Transduction methods.

Solution DNA PCR analysis of vector MDR-1 positive cells. The cells from the suspension transduction protocol were incubated for an additional 24 hr in the presence of IL-3 and IL-6 growth factors in suspension culture after 6 hr of incubation with the vector before PCR assay. Cells that were subjected to the stromal or the suspension transduction procedures were cultured for an additional 24 hr after exposure to the retroviral vector in long-term culture on stromal monolayers before being collected for PCR assay. Cells were also obtained from the peripheral blood or bone marrow of patients at various times after transplant. DNA solution PCR analysis of vector MDR-1 sequences in the cells transduced with a MDR-1 retroviral vector. (A) DNA solution PCR analysis of vector MDR-1 sequences; (B) DNA solution PCR analysis of endogenous MDR-1 sequences. Lanes: 1, Phi-X174 molecular weight markers; 2, PCR buffer negative control; 3 and 4, marrow cells from ovarian cancer patient no. 9 unexposed and exposed to the MDR-1 vector suspension transduction method (both negative for the vector sequences); 5 and 6, nonadherent and adherent CD34⁺ cells from stromal cultures of breast cancer patient no. 5 not exposed to the MDR-1 vector (negative for MDR-1 vector sequences); 7–9, nonadherent hematopoietic cells, mixture of adherent hematopoietic cells and stromal cells, and stromal cells from cultures used for transduction with the MDR-1 vector stromal transduction method from breast cancer patient no. 5, respectively (all three samples positive for the vector MDR-1 sequences); 10, positive control consisting of cDNA from K562 cells known to contain the MDR-1 vector sequences.

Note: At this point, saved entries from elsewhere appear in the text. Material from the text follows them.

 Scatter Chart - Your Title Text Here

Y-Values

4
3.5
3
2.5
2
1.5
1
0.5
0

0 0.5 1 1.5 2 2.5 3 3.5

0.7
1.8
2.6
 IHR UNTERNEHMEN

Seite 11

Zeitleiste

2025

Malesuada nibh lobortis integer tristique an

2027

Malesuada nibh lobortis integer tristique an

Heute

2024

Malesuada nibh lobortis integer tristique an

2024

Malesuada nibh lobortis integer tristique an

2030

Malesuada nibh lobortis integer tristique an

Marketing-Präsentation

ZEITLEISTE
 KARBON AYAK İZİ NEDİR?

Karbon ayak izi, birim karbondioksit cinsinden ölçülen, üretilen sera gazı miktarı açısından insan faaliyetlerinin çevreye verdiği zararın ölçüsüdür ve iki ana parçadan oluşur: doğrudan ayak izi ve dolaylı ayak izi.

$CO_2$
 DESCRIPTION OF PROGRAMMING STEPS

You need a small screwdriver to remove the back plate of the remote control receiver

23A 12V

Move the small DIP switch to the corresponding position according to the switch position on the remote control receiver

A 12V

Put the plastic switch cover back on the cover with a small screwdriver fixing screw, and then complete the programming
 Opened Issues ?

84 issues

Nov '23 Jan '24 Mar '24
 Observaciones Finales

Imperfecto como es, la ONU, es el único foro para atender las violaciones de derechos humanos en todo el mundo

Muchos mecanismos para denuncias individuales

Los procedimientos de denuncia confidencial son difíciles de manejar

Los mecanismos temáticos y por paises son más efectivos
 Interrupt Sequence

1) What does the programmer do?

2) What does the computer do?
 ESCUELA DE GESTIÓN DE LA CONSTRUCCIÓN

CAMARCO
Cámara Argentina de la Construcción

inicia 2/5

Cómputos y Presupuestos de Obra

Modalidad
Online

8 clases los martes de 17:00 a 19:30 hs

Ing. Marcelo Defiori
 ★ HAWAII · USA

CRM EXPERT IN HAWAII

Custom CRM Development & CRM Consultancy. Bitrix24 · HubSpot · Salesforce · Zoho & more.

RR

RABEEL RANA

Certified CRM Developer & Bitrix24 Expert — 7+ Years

In situ DNA PCR analysis of marrow or peripheral blood cells 24 hr posttransduction or from patients at various time intervals posttransplant. A Boehringer Mannheim kit was used for an in situ DNA PCR assay as described previously (16). The nuclei of the cells that are transduced turn blue, whereas those that are not transduced stay white. Controls that were run with every patient sample included cells known to be negative for the vector pVMDR-1 and the patient’s own pretransduction cells. The percent of cells positive in these negative controls (which is probably due to a primer independent repair incorporation reaction) was subtracted from the percent of cells positive for the blue intranuclear color in known negative cells (16). In situ DNA PCR analysis of negative control cells (A) and cells transduced by the stromal transduction method (B). The positive cells contain intensely staining blue nuclei.

DNA solution PCR analysis of marrow cells from patients transplanted with cells exposed to the stromal transduction method. Lanes: 1, Phi-X174 molecular weight markers; 2, negative buffer PCR control; 3–6, 100,000 K562 cells untransduced mixed with 0,5,20 and 100 K562 cells known to be positive for the vector MDR-1 sequences; 7–9, negative cells; 10 and 11, bone marrow cells from two breast cancer patients collected after transplantation with CD34⁺ cells exposed to the stromal MDR-1 vector transduction method (positive for MDR-1 vector sequences); 12, peripheral blood cells from one ovarian cancer patient collected after transplantation with CD34⁺ cells exposed to the stromal MDR-1 vector transduction method (positive for MDR-1 vector sequences); 13, positive control; 14, buffer PCR negative control; 15, Phi-X174 molecular weight markers.